For those of you playing along at home, this code is in fact totally valid. Remember when I swore blind that gfx.drawTexture() has been well-tested and shouldn't be the issue here"? Yeah, it was totally the issue there. I was buffering vertices to draw without actually flushing them through a glDrawElements() call. Whoops.
I am developing a 3D Rendering Engine for Android. I have experienced some issues with the depth buffer. I am drawing some cubes, one big and two small ones that will fall on top of the bigger one. While rendering I have seen that obviously something with the depth buffer is wrong, as seen in this screen shot:
This screen shot was taken on an HTC Hero (running Android 2.3.4) with OpenGL ES 1.1 The whole application is (still) targeted at OpenGL ES 1.1. It does look the same on the Emulator.
These are the calls in my onSurfaceCreated method in the renderer:
public void onSurfaceCreated(GL10 gl, EGLConfig config) {
Log.d(TAG, "onsurfacecreated method called");
int[] depthbits = new int[1];
gl.glGetIntegerv(GL_DEPTH_BITS, depthbits, 0);
Log.d(TAG, "Depth Bits: " + depthbits[0]);
gl.glDisable(GL_DITHER);
gl.glHint(GL_PERSPECTIVE_CORRECTION_HINT, GL_FASTEST);
gl.glClearColor(1, 1, 1, 1);
gl.glClearDepthf(1f);
gl.glEnable(GL_CULL_FACE);
gl.glShadeModel(GL_SMOOTH);
gl.glEnable(GL_DEPTH_TEST);
gl.glMatrixMode(GL_PROJECTION);
gl.glLoadMatrixf(
GLUtil.matrix4fToFloat16(mFrustum.getProjectionMatrix()), 0);
setLights(gl);
}
The GL Call for the depth bits returns 16 on the device and 0 on the emulator. It would've made sense if it only didn't work on the emulator since there obviously is no depth buffer present. (I've tried setting the EGLConfigChooser to true, so it would create a Config with as close to 16 bits depth buffer as possible, but that didn't work on the emulator. It wasn't necessary on the device.)

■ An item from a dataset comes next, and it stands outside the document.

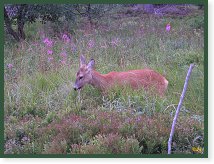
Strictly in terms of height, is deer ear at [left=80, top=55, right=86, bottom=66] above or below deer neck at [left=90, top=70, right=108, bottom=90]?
above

In my onDrawFrame method I make the following OpenGL Calls:
gl.glClear(GL_COLOR_BUFFER_BIT | GL_DEPTH_BUFFER_BIT);
gl.glClearDepthf(1);
And then for each of the cubes:
gl.glEnableClientState(GL_VERTEX_ARRAY);
gl.glFrontFace(GL_CW);
gl.glVertexPointer(3, GL_FIXED, 0, mVertexBuffer);
// gl.glColorPointer(4, GL_FIXED, 0, mColorBuffer);
gl.glEnableClientState(GL_NORMAL_ARRAY);
gl.glNormalPointer(GL_FIXED, 0, mNormalBuffer);
// gl.glEnable(GL_TEXTURE_2D);
// gl.glTexCoordPointer(2, GL_FLOAT, 0, mTexCoordsBuffer);
gl.glDrawElements(GL_TRIANGLES, mIndexBuffer.capacity(),
GL_UNSIGNED_SHORT, mIndexBuffer);
gl.glDisableClientState(GL_NORMAL_ARRAY);
gl.glDisableClientState(GL_VERTEX_ARRAY);
What am I missing? If more code is needed just ask.
Thanks for any advice!
I got it to work correctly now. The problem was not OpenGL. It was (as Banthar mentioned) a problem with the projection matrix. I am managing the projection matrix myself and the calculation of the final matrix was somehow corrupted (or at least not what OpenGL expects). I can't remember where I got the algorithm for my calculation, but once I changed it to the way OpenGL calculates the projection matrix (or directly call glFrustumf(...)) it worked fine.